I rehabbed a nice JD L145 last Summer. It had a broken frame but was in such nice shape the deeper I get into it the further I went so I ended up changing the transmission oil which was perfectly clear changed out to synthetic fully welded up frame beefed up tremendously and New bearings ect now ready to roar. Currently this is going to be used as a backup machines I also have an L125 which is new. 
My plan is to try to craigslist a blower attachment that will fit hopefully both of them but definitely the 2006 manufacture L1 45. OK there's a gazillion of them out there and I'm not planning on paying a lot for it as I've got the ninja skills to bring it back to life, but I'm baffled which serial numbers units and sizes will fit these machines . I say serial number because I never see a model listed on any of them so it must be coded in there somehow. So basically how do I figure out her which ones will fit these machines without major modifications? 
Also which sizes do you recommend for these machines without stressing it out too much I'm not that interested in having a monster cut.

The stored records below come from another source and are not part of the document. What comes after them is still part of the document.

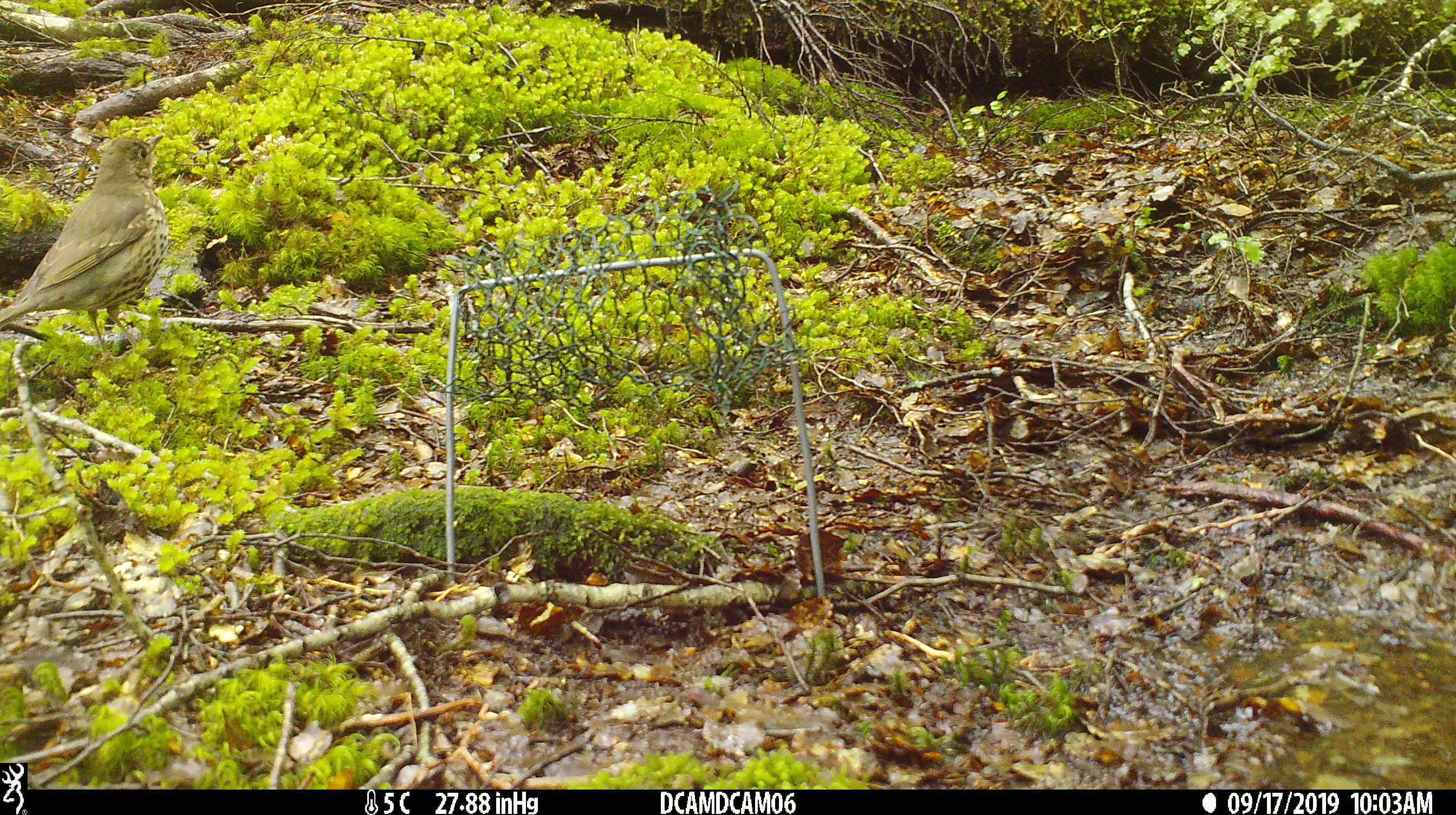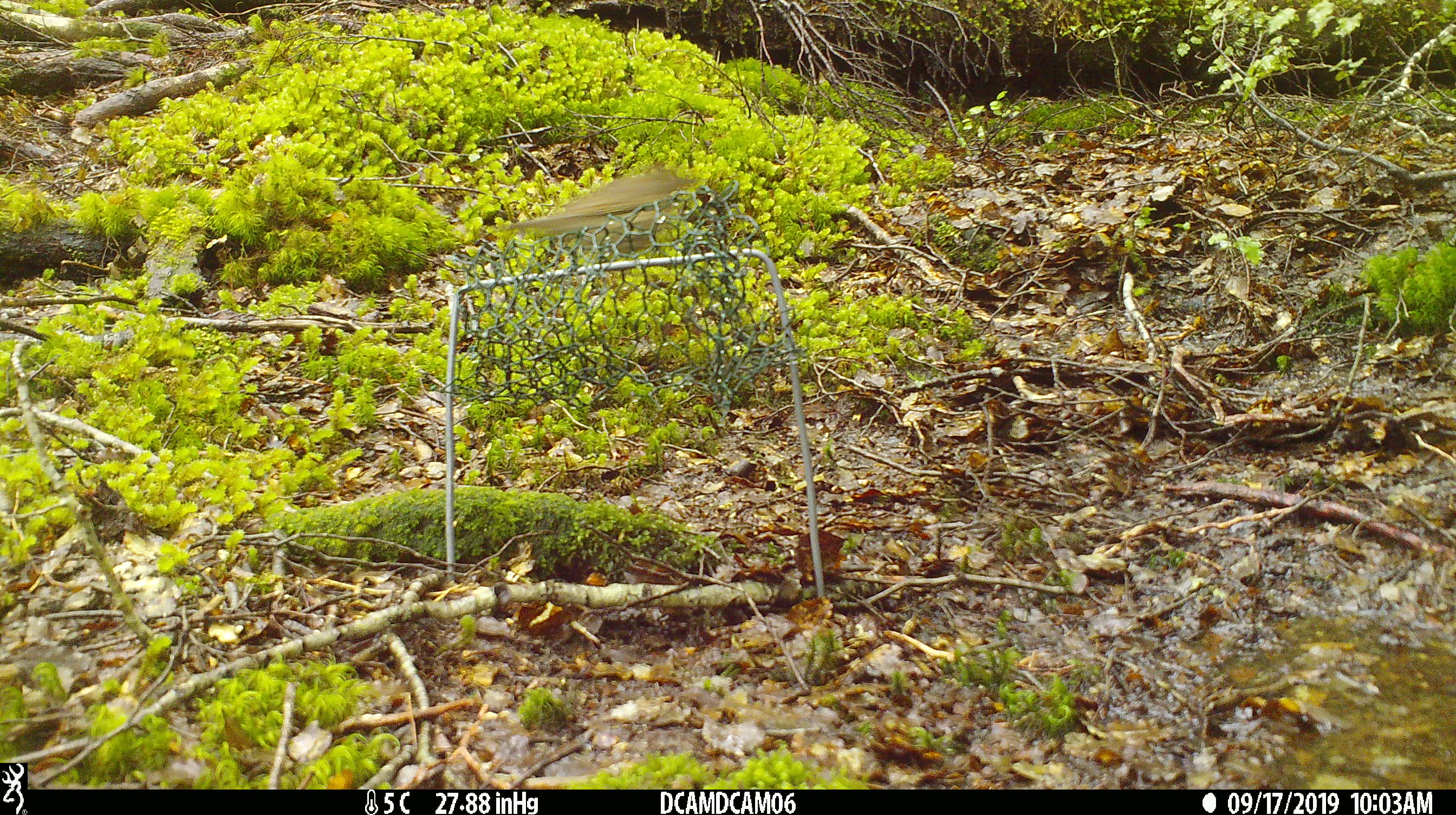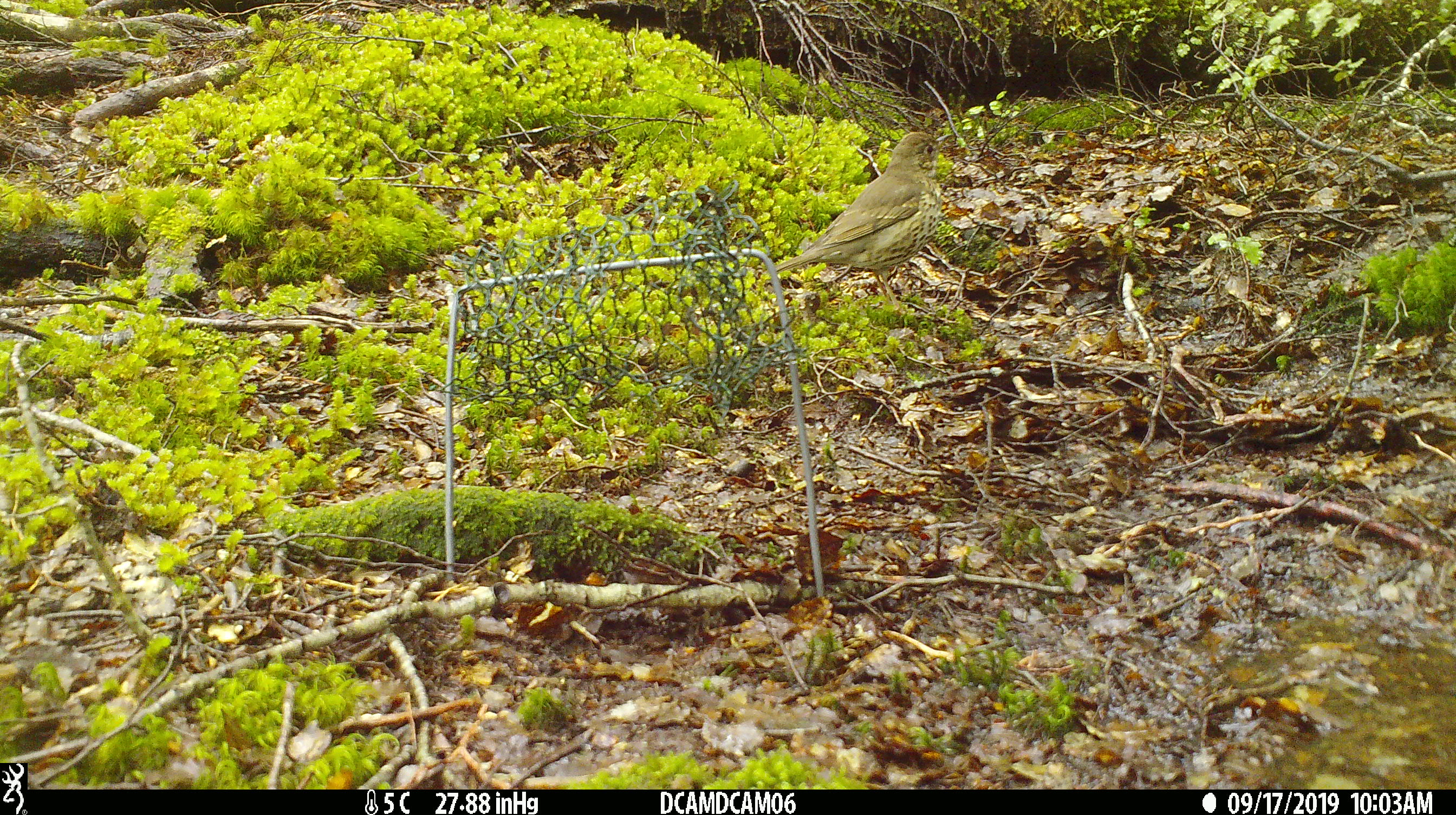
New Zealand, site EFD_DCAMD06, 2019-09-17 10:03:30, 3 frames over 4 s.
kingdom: Animalia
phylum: Chordata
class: Aves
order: Passeriformes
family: Turdidae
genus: Turdus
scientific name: Turdus philomelos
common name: song thrush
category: thrush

If it's gonna put too much stress on the transmission.


----------



## micah68kj (Oct 8, 2011)

JMHO but I wouldn't put a blower on a lawn mower. A garden tractor but not a lawn tractor. They're not all that a robust machine. However, just google it and the correct blower will show up.


----------



## driz (Dec 19, 2013)

Funny I never thought about simply googling for an answer, it's seldom that easy. It does shed a lot of light though I see. I'm not too worried about stressing It really as long as he handles it reasonably. When I got done with the frame of that poorly welded machine it looks more like my Massey than a lawnmower under there. It's fairly beefy in the front to begin with and besides he was planning on scrapping this thing and ended up with a spare machine in tip top shape so there's nothing to lose. He's got a fairly large husky push rig anyways so he can pick his battles with the thing. 
I was looking at the smaller models anyways 42" tops and 38" all the better as they are cheap on Craig's List by comparison . 38 would work fine as long as it clears machines width by a few inches I would think.


----------



## micah68kj (Oct 8, 2011)

As long as you take your time and don't stress the machine I guess it would be ok. The one factor I was considering is the manual lift. I had a J.D 332 diesel with triple remotes and with them I was able to run a 54" snow plow with pwr angle besides the pwr up down. It was great. Later I owned an older Sears tractor with manual lift. That thing was history after using it for one year. I really hope it works for you.


----------